→ **Gelesenes anwenden**
a – Erläutern Sie anhand des vorliegenden Auszugs, weshalb für die Übernachtung die geplante Route verlassen und in ein Stichtal gefahren wurde.
b – In welchem Ort kehrt man laut dem vorliegenden Auszug auf die Transitstrecke zwischen Postojna und Rijeka zurück?

Nach Masun geht es nicht sofort durchgehend hinunter, sondern ein kleiner Gegenanstieg mit dem effektiv höchsten Punkt folgt noch nach der Almsiedlung. Außer Wald ist dann nichts zu berichten, der Abzweig zur Burg Sneznik und weiter nach Cerknica liegt bereits oberhalb von Masun. In Masun gibt es weitere Pistenverzweigungen, auf denen man Wege durch Wald zur Burg Sneznik wie auch nach Postojna finden kann. Ab Masun ist wieder Asphalt, der Belag allerdings nicht von bester Qualität. Typisches Bärenland durchfährt man – dichte Wälder, immer wieder mit Lichtungen, auf denen ich mir vorstelle, dass Bruno herumtanzen könnte. Bruno – der berühmteste Bär zwischen dem Trentino und Bayern – der Problembär, dessen Schicksal vor einer bayerischen Flinte endete, weil er aus dem Nationalpark Adamello-Brenta ausgebüchst war – dessen Mutter tollte einst hier herum, bevor sie zum Exportbären für europäische Umsiedlungspläne wurde. Hätte sie hier Bruno zur Welt gebracht, dann würde Bruno noch heute hier herumstreichen, Bienenwaben lecken und alles wäre – null problemo.

Ein letzter Teil führt kurz noch durch einer Felderebene, bevor man in Knezak wieder auf die Transitstrecke zwischen Postojna und Rijeka zurückkehrt. Nun wollte ich weniger gern in Ilirska Bistrica nächtigen, sondern lieber in einem der beschaulichen Landunterkünfte umher. So fuhr ich etwas abseits meiner Route in ein Stichtal rein (mit Zwischenhügeln). Der Waldgasthof Bubec in Brce liegt völlig abseits allen Trubels in einem feuchten Flusstal, umgeben von Wildgehege, Pferdestall und Fischteichen. Der Fische kommt hier direkt vom Köcher auf den Grill und auf den Teller. Was eben noch gezappelt, nun liegt im Bauch des Radlers und – das muss man sagen – hat gemundet, auch wenn es herzlos ward. schmunzel

Sa 20.7. Brce – Harije – Tominje – Pregarje – Karlovica (715) – Tatre – Artvize – Matavun/Skocjanske jame (10-17 h stdl.) – (Divace) – Lokev – Lipica (8-18 h stdl.) – Sezana – Smarje – Dutovlje – Stanjel
82 km | 13,0 km/h | 6:18 h | 1090 Hm
W: sonnig, max. ca. 30 °C
E (Burg-Vinothek): kl. Aufschnitt, Rw, Sorbet 12,20 €
Ü: PZ Apartma Jera 25 € m. Fr.

→ **Datensatzabschnitt**

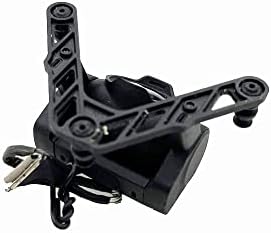 Substituição da câmera XBerStar Gimbal para peças de reparo de drone de avata dji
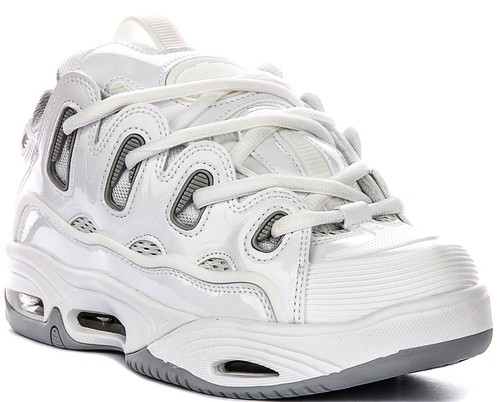Osiris 2001 baskets - osiris,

→ **Lösungen je Aufgabe**
a – Die Übernachtung sollte nicht in Ilirska Bistrica stattfinden, sondern in einer der beschaulichen Landunterkünfte der Umgebung. Deshalb ging es etwas abseits der Route in ein Stichtal mit Zwischenhügeln, zum Waldgasthof Bubec in Brce.

b – In Knezak.